#### [Assigned task]
Read the listing below and copy out every line that holds "hierarchical".

#### [Data provided]
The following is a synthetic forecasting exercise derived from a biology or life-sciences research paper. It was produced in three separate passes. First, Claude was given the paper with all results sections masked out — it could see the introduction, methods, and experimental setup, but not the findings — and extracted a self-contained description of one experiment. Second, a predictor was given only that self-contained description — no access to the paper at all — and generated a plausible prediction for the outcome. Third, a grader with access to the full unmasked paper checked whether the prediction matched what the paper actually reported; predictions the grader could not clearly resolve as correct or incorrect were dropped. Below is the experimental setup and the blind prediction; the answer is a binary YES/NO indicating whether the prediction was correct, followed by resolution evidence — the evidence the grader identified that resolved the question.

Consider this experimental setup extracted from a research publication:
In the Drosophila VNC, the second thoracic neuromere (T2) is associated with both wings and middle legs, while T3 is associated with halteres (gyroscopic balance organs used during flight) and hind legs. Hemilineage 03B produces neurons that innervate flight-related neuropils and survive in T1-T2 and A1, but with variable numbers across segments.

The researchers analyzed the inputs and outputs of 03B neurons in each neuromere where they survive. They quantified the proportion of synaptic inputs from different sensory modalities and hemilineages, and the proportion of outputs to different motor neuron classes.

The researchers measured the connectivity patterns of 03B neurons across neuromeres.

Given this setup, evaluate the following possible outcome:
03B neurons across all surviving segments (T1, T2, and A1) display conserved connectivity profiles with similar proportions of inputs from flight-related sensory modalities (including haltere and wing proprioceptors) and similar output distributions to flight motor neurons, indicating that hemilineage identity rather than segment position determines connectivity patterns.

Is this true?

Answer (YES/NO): NO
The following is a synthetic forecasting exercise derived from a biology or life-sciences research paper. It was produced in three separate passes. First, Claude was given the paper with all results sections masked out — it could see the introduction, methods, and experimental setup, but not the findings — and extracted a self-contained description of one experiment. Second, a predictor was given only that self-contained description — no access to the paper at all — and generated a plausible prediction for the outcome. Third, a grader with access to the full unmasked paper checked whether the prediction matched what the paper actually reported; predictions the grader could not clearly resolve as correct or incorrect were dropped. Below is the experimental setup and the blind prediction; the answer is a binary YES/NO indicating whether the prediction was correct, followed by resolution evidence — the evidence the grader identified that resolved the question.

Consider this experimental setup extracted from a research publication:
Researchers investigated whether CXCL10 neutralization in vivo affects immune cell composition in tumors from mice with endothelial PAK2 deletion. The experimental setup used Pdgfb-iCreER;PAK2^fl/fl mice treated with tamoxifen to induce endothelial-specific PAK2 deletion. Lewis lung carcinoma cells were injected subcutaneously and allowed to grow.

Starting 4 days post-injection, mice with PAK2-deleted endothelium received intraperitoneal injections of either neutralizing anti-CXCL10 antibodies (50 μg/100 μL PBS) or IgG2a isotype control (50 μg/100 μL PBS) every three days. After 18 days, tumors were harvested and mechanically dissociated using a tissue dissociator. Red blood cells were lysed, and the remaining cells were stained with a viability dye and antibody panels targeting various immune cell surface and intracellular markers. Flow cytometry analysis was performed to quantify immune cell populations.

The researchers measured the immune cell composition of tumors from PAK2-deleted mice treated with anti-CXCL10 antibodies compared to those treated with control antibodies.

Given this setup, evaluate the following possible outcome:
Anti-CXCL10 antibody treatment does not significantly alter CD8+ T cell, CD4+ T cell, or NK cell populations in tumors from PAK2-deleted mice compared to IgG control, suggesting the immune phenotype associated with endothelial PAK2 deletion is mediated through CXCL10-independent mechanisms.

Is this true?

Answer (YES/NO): NO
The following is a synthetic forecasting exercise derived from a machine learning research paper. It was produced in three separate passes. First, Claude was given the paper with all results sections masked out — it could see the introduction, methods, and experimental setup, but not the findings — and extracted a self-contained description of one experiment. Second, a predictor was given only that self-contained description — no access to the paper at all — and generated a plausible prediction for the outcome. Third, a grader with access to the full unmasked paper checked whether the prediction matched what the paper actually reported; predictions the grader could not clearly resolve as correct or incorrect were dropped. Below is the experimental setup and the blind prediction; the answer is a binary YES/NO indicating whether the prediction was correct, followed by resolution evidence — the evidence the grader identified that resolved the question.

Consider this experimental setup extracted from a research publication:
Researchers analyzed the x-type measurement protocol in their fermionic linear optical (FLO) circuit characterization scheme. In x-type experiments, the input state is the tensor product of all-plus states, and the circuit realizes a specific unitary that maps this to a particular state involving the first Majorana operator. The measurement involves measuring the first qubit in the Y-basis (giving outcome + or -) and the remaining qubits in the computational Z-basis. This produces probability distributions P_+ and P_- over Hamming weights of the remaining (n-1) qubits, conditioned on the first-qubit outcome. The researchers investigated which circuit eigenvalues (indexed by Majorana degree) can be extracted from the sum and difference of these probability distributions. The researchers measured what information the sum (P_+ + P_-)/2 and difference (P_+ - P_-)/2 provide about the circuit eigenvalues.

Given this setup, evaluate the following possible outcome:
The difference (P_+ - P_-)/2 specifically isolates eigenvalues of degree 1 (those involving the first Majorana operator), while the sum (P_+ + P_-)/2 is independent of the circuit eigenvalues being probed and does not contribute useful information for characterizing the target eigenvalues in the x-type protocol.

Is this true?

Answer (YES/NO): NO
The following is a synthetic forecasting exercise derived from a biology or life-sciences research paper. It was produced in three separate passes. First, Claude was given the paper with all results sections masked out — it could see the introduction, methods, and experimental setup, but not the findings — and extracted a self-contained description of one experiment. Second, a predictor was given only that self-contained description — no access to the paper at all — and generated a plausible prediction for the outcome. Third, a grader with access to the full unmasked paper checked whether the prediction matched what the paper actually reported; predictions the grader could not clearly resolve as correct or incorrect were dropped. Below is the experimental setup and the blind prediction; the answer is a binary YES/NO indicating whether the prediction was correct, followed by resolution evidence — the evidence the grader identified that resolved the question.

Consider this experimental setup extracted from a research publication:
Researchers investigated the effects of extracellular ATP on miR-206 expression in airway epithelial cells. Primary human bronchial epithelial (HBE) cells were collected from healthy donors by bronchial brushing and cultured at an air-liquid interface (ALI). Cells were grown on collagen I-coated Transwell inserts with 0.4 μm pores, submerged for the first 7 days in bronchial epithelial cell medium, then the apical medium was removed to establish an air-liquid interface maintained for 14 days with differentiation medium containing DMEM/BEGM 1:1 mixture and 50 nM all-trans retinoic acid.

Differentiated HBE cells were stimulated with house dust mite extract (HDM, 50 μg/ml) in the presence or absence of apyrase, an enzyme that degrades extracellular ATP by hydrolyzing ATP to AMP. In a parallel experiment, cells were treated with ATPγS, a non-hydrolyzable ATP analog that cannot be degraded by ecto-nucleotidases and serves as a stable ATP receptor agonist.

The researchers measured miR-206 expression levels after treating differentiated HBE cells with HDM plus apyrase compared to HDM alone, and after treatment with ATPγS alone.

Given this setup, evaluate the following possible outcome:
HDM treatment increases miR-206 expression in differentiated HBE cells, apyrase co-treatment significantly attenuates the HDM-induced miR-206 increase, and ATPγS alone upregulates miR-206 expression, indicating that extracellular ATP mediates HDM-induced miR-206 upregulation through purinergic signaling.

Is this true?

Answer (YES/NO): NO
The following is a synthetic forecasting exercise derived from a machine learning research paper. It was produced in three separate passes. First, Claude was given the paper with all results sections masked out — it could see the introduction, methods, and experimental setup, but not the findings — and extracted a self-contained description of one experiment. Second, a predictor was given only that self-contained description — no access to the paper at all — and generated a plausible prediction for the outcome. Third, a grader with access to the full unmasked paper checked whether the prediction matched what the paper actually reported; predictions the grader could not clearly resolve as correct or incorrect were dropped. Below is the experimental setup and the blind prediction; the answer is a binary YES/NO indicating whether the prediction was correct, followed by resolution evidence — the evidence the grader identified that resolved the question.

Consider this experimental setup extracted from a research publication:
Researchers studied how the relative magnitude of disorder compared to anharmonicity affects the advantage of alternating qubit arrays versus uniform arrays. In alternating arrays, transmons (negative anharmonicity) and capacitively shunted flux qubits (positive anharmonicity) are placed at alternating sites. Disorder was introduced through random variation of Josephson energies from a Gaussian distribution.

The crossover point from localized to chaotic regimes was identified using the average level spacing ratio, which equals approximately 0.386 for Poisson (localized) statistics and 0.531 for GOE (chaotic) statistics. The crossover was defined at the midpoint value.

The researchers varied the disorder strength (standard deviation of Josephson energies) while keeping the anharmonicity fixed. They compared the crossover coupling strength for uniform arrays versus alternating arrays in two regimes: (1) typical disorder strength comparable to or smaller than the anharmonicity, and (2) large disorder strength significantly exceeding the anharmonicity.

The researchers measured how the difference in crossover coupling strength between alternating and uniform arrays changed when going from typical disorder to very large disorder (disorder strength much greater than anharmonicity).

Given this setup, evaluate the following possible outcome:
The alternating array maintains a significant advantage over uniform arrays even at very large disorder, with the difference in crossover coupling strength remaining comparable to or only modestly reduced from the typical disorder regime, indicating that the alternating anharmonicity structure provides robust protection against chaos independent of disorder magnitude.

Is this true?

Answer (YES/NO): NO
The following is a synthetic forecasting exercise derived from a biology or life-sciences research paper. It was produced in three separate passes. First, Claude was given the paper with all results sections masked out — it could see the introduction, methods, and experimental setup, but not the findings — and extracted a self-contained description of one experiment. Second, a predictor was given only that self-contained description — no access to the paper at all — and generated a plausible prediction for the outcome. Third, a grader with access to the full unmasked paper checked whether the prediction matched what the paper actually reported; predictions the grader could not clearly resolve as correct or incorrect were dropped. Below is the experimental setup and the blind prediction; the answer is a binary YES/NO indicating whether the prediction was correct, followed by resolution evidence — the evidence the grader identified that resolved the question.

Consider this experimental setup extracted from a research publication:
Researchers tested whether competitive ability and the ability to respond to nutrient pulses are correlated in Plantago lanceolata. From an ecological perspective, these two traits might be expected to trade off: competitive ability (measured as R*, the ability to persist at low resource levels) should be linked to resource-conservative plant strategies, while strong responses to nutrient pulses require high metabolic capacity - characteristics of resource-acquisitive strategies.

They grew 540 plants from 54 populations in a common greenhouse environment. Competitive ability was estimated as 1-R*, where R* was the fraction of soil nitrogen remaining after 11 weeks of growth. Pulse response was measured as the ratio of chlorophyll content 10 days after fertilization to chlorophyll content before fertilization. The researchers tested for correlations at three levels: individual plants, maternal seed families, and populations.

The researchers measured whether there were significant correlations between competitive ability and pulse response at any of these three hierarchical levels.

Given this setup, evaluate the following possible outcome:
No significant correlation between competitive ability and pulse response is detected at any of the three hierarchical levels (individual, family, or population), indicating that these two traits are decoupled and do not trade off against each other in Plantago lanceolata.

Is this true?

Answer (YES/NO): YES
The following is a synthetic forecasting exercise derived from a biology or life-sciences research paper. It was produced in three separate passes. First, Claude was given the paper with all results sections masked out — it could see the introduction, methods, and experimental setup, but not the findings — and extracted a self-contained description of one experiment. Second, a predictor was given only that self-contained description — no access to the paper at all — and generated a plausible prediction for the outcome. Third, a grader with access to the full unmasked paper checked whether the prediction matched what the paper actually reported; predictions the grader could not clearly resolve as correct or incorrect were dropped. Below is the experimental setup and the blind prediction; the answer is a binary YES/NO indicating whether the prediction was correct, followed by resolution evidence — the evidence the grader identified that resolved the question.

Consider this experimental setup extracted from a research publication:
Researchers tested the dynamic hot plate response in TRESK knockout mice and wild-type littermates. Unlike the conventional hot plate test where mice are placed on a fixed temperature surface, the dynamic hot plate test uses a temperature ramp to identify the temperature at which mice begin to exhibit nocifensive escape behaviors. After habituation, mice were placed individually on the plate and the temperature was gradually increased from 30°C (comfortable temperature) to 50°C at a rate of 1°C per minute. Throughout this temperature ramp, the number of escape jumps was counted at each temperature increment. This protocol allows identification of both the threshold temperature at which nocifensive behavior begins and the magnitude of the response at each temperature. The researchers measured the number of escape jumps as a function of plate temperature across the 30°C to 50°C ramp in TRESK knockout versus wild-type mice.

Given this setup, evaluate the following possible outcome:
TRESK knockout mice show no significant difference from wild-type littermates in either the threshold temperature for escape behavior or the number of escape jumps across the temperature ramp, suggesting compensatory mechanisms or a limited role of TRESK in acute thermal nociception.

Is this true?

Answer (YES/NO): YES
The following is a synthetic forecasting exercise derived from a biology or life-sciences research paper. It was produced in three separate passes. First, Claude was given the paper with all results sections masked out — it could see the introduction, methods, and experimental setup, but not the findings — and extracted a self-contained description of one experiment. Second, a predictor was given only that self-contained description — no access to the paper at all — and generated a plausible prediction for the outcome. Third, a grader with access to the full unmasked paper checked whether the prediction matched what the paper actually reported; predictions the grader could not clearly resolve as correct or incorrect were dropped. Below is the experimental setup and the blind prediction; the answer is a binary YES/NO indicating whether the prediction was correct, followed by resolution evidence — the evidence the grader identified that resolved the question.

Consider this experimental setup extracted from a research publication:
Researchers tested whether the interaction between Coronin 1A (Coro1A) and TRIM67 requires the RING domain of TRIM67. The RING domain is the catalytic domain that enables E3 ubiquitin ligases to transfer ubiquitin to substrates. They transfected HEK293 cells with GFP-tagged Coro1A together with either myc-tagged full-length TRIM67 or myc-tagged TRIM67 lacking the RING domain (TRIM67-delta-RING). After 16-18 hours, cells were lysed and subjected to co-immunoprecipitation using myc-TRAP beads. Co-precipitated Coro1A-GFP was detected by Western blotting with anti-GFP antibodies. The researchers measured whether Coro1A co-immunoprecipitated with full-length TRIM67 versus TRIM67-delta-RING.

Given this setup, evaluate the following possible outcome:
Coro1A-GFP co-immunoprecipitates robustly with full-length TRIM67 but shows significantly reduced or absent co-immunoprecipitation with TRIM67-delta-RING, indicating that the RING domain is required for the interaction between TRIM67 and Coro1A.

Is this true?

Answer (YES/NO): NO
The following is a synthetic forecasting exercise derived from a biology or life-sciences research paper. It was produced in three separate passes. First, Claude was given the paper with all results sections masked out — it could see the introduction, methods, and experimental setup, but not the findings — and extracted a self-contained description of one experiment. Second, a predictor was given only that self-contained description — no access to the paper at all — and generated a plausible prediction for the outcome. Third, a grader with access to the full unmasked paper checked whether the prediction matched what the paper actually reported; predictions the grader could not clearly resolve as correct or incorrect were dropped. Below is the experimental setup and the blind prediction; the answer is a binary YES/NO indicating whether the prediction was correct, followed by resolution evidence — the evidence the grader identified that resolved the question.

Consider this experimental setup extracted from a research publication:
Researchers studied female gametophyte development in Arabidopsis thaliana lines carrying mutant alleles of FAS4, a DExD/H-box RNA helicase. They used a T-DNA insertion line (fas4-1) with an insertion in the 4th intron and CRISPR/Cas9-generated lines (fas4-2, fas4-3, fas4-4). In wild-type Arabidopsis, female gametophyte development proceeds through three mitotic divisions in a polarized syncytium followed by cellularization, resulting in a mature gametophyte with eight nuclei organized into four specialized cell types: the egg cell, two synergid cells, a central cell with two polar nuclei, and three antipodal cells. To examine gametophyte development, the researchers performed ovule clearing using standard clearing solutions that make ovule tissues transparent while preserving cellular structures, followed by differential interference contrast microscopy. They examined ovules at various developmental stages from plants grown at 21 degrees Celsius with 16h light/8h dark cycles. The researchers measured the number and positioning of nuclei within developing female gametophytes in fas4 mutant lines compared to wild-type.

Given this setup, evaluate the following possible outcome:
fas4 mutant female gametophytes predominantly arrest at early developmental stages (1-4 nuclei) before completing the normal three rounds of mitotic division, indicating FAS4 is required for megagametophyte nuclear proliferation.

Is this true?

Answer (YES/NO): NO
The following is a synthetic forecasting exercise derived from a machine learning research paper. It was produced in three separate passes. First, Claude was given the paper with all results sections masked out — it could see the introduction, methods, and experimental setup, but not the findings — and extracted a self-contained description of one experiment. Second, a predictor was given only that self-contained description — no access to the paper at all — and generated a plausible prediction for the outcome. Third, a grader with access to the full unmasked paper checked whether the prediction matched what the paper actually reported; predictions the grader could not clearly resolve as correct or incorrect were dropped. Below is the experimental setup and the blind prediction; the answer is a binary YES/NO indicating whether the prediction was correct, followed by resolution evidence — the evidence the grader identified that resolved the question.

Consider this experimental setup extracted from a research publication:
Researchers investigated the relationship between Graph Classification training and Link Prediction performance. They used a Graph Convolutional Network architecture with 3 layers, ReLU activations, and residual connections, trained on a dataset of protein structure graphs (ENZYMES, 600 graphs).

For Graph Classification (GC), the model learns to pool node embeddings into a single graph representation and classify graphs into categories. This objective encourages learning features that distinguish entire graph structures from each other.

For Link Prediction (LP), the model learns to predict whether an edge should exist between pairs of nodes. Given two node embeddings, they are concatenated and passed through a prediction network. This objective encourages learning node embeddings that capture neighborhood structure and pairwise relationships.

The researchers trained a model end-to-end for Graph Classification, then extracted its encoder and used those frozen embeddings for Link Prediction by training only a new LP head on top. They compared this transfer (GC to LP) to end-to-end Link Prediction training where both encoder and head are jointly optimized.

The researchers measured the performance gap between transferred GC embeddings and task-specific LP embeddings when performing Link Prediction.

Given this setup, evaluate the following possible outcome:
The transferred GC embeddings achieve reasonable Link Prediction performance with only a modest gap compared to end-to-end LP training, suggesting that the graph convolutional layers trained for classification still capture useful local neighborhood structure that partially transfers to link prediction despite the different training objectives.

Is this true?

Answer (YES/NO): NO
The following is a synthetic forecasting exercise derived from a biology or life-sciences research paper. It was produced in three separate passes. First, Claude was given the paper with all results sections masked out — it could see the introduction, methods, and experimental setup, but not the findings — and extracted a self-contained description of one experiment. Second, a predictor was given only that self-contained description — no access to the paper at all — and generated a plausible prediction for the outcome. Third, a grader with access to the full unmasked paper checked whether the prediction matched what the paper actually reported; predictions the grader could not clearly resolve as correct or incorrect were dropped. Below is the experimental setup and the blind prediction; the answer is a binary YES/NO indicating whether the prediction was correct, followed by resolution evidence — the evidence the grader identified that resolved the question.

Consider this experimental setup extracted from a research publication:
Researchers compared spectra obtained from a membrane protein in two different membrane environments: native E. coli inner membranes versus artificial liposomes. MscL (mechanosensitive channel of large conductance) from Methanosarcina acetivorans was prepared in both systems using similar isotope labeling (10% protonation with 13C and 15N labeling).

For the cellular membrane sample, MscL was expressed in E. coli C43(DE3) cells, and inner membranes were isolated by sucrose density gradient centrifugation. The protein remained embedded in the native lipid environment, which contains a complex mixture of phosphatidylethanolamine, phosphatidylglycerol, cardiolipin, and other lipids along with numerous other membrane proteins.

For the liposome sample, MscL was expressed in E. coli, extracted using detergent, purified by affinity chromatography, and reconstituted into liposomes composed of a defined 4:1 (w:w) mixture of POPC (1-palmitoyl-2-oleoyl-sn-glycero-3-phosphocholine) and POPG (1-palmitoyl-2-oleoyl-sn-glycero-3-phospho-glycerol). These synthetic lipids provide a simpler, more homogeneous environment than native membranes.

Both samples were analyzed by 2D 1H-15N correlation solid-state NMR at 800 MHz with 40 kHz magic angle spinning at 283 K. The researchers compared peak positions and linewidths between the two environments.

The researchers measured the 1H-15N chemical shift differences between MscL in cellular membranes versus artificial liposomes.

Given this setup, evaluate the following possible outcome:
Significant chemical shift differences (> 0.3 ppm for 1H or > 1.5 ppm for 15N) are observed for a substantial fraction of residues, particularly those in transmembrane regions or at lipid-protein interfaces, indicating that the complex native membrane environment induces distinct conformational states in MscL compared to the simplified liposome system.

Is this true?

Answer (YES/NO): NO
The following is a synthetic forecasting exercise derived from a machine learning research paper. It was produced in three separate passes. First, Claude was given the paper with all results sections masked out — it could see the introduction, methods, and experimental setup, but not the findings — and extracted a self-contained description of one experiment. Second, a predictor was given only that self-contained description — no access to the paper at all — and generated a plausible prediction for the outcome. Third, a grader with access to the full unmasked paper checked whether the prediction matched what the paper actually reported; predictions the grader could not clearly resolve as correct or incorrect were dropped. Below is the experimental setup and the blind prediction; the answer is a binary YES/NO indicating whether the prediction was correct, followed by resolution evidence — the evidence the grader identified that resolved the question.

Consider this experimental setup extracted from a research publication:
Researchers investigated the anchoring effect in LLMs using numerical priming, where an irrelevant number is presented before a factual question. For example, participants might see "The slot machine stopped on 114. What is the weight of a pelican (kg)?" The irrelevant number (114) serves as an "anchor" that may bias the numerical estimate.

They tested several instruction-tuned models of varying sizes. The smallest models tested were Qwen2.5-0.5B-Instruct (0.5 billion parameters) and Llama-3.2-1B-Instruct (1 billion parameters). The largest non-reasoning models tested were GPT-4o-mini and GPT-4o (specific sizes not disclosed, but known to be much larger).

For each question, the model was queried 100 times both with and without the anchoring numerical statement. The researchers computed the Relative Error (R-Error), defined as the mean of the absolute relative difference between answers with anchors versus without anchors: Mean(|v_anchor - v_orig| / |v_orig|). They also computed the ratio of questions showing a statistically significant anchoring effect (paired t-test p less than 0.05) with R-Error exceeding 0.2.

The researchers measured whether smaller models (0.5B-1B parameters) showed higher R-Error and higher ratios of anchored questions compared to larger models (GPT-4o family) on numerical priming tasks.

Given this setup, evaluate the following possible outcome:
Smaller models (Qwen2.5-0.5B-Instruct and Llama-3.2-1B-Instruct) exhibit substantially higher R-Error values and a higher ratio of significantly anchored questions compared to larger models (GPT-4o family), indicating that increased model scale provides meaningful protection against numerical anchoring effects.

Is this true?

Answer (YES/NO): YES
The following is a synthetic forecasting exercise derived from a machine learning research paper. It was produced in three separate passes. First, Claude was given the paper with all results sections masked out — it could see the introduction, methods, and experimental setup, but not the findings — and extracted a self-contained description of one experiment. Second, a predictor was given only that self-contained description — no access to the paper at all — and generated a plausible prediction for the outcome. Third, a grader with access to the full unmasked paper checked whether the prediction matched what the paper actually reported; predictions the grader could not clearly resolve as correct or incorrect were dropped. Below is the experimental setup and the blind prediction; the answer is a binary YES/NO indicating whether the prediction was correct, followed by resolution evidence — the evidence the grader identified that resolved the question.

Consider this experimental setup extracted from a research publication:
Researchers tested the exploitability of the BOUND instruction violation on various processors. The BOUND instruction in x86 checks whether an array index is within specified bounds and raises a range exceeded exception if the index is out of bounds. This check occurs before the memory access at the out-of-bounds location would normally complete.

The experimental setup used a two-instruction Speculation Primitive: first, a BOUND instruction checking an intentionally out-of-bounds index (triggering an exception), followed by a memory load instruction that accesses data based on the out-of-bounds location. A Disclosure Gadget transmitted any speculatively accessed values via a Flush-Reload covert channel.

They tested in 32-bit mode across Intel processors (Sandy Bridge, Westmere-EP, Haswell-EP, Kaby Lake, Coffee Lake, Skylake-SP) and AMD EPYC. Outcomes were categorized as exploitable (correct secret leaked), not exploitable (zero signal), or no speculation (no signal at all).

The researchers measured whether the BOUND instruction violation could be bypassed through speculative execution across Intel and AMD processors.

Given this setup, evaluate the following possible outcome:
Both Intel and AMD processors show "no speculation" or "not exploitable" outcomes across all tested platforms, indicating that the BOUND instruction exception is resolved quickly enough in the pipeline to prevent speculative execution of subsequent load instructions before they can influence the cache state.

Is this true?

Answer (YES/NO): NO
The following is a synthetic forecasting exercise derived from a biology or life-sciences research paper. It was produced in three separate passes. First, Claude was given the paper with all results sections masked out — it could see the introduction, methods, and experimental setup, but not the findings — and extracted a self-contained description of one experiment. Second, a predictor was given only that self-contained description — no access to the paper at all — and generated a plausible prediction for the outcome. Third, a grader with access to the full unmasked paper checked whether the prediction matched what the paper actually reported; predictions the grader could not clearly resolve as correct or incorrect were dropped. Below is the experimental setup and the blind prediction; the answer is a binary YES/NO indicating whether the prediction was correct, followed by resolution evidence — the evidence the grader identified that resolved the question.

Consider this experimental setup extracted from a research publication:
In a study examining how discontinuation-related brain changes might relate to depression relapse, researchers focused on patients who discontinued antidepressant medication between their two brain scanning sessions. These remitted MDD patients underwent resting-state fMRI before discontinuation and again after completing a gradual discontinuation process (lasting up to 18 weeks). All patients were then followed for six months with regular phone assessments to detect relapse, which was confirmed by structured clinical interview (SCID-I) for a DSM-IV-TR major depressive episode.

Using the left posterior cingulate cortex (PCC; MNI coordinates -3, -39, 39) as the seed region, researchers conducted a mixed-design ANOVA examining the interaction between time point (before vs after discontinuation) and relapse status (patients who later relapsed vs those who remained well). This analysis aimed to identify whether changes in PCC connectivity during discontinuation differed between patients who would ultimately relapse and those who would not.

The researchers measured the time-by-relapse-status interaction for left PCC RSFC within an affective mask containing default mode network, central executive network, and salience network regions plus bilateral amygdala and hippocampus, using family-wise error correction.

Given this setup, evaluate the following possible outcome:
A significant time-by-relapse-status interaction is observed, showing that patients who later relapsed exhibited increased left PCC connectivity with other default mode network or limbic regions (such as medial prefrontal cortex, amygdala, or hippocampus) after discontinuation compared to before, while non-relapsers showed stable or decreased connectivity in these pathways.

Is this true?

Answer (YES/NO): NO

#### [Task answer]
The researchers measured whether there were significant correlations between competitive ability and pulse response at any of these three hierarchical levels.
No significant correlation between competitive ability and pulse response is detected at any of the three hierarchical levels (individual, family, or population), indicating that these two traits are decoupled and do not trade off against each other in Plantago lanceolata.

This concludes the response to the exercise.